All-Time Favorite:  “The Annotated Alice” by Martin Gardener

Sherman read “Alice’s Adventures in Wonderland” by Lewis Carroll for the first time at age eight, and fell in love with the puzzle aspect of the book at age 14.  “The Annotated Alice,” he said, takes the text of “Alice’s Adventures in Wonderland” and “Through the Looking-Glass” and explains the math and word puzzles, cultural references, and other obscurities they include.  Sherman said that he first taught the book as a young man when he was teaching high school, and it has stuck with him since.  “It’s just beautiful,” he said, “I love it.”

Professor Fawzia Mustafa

Mustafa insisted that as a professor who works with literature every day, she doesn’t think of books in terms of “favorites” and is hard-pressed to single out one as the one she likes best.  She did, however, suggest that Fordham students read “Nervous Conditions,” a Zimbabwean novel by Tsitsi Dangarembga.  Mustafa explained that the novel, published in 1988, is now almost on par with Chinua Achebe’s “Things Fall Apart” as one of the African novels that is most often assigned by professors.  The novel is about a young girl named Tambu and her family and their life in Zimbabwe (then Rhodesia) in the 1960s.  Mustafa said that “Nervous Conditions” is especially remarkable for its “smart, sharp, sophisticated” feminism.

Professor Laura Greeney

Recent Read: “Atonement” by Ian McEwan

“Atonement” is most widely known as the romantic and wrenching flick starring Keira Knightley and James McAvoy, but it was originally a novel by Ian McEwan, published in 2001.  Though Greeney enjoyed the film adaptation, she said that the novel itself was even better.

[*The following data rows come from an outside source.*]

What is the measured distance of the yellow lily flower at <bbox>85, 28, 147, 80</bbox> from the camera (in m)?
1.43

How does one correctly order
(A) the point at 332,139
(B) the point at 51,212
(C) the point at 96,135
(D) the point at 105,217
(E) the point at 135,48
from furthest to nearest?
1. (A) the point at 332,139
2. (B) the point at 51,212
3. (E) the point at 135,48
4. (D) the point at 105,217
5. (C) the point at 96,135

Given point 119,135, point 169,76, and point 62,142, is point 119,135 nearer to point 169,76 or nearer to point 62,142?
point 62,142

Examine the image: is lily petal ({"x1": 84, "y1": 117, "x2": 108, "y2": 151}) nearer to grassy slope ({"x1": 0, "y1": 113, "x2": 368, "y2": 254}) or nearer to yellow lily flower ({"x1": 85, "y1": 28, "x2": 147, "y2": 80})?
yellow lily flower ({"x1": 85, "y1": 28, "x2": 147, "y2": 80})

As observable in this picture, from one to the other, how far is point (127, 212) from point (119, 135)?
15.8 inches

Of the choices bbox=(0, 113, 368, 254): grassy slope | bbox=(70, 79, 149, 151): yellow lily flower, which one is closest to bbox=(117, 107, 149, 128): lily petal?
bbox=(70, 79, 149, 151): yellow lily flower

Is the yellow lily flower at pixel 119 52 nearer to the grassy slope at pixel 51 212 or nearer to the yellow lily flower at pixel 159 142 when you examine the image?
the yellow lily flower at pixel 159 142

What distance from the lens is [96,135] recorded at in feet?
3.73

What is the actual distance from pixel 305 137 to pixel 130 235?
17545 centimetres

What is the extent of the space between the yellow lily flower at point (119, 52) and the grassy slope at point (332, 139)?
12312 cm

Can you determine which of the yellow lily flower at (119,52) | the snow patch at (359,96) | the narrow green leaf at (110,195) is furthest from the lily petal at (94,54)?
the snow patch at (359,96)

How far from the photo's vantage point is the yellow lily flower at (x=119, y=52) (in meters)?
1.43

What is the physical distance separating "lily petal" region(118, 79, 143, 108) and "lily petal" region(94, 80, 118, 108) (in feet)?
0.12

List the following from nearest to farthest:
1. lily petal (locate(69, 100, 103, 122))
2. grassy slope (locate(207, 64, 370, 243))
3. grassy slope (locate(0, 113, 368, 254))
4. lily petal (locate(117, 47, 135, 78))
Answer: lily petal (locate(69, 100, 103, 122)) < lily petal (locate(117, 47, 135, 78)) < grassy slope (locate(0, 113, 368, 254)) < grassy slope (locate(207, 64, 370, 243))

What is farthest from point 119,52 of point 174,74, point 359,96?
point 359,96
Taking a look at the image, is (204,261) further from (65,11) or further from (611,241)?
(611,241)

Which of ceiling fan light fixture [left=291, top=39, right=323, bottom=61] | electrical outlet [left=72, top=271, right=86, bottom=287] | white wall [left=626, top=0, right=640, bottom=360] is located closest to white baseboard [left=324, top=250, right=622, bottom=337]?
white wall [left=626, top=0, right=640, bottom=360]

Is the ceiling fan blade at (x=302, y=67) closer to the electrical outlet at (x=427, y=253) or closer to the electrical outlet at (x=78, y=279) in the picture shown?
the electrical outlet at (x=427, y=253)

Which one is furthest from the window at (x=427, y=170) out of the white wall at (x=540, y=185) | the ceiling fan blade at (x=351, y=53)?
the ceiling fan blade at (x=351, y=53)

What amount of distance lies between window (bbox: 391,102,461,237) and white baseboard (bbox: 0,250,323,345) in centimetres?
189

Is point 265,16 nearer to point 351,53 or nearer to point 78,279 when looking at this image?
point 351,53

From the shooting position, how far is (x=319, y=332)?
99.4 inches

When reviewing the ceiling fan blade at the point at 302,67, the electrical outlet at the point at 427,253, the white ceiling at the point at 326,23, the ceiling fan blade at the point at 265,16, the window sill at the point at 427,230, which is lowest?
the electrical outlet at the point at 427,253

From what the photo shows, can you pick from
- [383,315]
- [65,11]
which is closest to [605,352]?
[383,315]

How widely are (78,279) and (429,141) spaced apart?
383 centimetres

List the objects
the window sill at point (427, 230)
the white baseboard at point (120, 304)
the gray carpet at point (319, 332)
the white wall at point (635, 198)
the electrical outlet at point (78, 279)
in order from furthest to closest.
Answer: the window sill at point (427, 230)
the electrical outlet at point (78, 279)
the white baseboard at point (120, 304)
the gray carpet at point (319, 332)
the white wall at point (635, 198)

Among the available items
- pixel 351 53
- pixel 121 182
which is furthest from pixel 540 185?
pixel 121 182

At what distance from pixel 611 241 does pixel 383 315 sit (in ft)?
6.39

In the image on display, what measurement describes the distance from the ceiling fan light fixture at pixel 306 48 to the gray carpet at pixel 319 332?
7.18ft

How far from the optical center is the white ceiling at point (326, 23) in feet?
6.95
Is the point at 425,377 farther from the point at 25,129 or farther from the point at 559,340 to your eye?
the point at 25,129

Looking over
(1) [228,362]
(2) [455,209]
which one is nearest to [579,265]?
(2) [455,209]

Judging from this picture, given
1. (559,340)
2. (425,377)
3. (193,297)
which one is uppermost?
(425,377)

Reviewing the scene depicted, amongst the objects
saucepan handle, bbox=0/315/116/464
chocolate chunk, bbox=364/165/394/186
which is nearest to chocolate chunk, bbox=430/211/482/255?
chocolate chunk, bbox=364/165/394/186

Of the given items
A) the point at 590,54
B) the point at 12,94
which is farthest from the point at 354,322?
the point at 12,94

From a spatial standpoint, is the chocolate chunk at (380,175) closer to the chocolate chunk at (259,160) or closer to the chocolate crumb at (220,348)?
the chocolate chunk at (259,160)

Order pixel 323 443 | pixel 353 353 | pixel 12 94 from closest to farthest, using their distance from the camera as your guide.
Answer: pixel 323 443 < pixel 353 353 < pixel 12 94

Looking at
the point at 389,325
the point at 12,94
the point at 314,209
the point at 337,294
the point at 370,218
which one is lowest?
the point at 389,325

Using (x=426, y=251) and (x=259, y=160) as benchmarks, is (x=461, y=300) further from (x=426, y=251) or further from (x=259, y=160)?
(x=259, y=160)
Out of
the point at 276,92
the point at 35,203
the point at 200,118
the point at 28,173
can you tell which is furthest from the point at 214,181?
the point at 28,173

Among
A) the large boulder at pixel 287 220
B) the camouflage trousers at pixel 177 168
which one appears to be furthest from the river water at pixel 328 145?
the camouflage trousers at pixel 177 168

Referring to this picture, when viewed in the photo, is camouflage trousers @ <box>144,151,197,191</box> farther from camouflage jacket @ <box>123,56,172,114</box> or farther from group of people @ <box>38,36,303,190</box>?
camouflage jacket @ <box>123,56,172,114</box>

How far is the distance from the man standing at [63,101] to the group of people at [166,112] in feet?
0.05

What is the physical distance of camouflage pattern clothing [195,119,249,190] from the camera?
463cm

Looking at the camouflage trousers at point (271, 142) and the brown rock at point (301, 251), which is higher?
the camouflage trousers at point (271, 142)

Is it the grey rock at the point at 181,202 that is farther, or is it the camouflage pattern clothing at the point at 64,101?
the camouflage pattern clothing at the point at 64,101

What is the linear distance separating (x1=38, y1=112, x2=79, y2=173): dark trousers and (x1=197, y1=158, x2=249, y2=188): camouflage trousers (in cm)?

All-Time Favorite: “Wuthering Heights” by Emily Bronte

As a teenager, Greeney loved Emily Bronte’s classic,
Wuthering Heights.”  Greeney cautioned students against writing the book off as a simple love story; in reality, she says, it offers much more.  “It is a story about the best and worst of human nature, the need to accept our true selves, and the resilience of the human spirit,” she said.